For many centuries what would happen is that Christians would gather around midnight on Saturday night and then read God’s word, hear sermons, have bible studies and sing hymns to prepare themselves not as much for Jesus’ death, but instead, for Jesus life. And then, when the sun came up in the morning they rejoiced in their Savior’s resurrection and then went home and got some sleep. They needed time to adjust to Jesus’ life. And so they set aside the time. Do realize that if Christians saw what we do on Easter Sunday they would think that it’s strange. Where’s the time to adjust from Jesus’ death to his life? We slowly walk through lent and slowly work through Jesus’ death on Good Friday, and then what do we do? With no time for transition we suddenly show up and shout “alleluia” at each other. That would have been weird for the ancient Christians.

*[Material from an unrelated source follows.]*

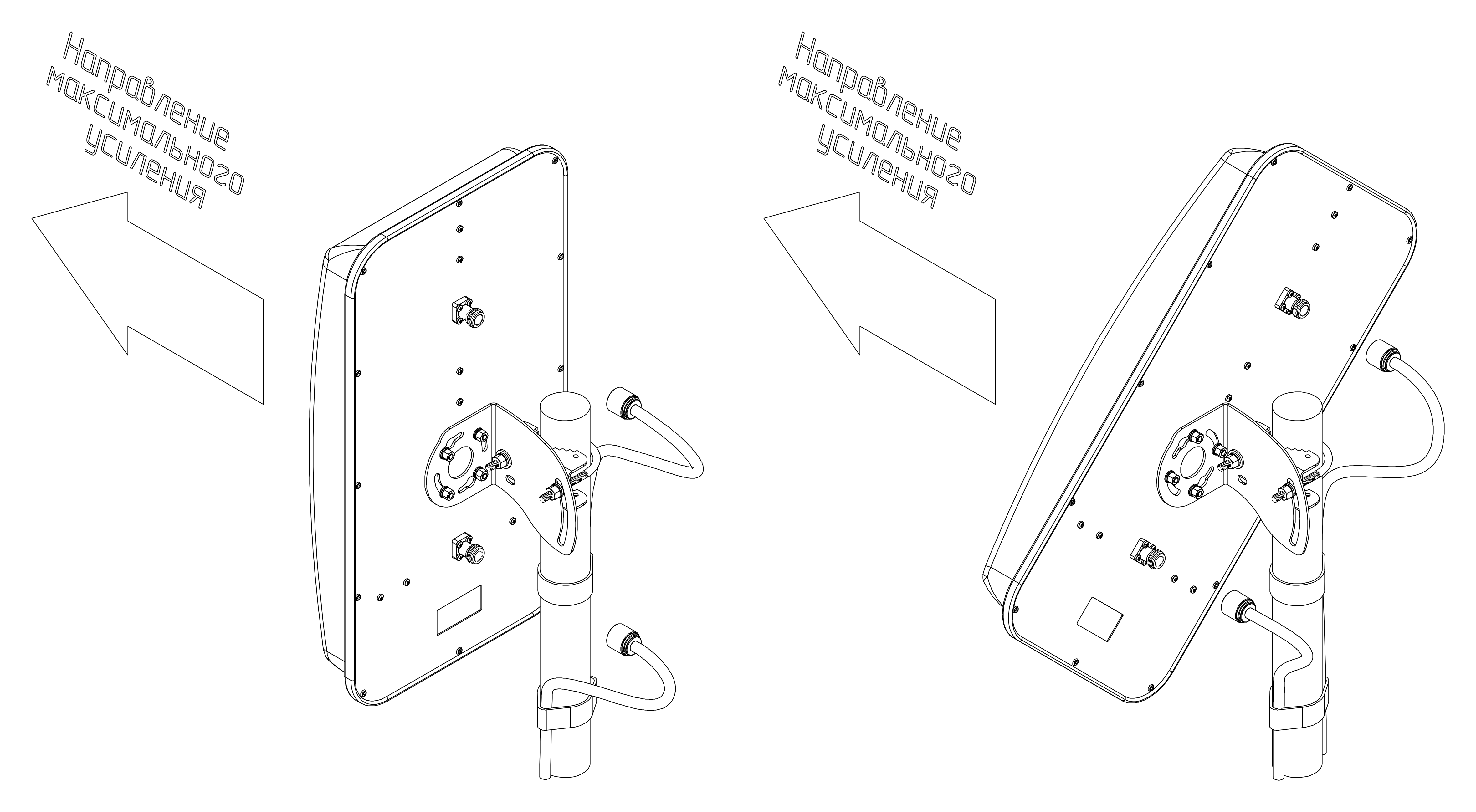 Направление максимального усиления

Направление максимального усиления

And that then is what this order of service is: time to deal with Jesus’ life’. The light outside that slowly fades away on Good Friday we slowly allow to come back. The candles that we put out on Good Friday, we slowly light back up on Easter morning to give us time to deal with Jesus’ death and his life.
And so, out of love for us, Jesus gives us time—time to deal with his death and time to deal with his life. And this is not just important to speak about on Easter. It’s also important to speak about on our last day. Sunday after Sunday, year after year, y0u have the great privilege to hear, study and grow in God’s word. And through this what does Jesus do? He makes us ready for our own death. Because Jesus died, we are able to look at our own death with faith and confidence even amidst our own fear. But Jesus also gives us time to deal with our life. They had the privilege to see a resurrected Savior. And that showed them a glimpse of what their resurrected life would be. And through God’s word we have the same privilige.
And so, my dear friends in Christ, I encourage you to look at this hour of worship this morning as a great gift of time. Here in these words this morning we have one last time to deal with Jesus’ death. And we have time to deal with Jesus’ life. And that gives us every reason to be ready for our own future death and our own future life. Amen.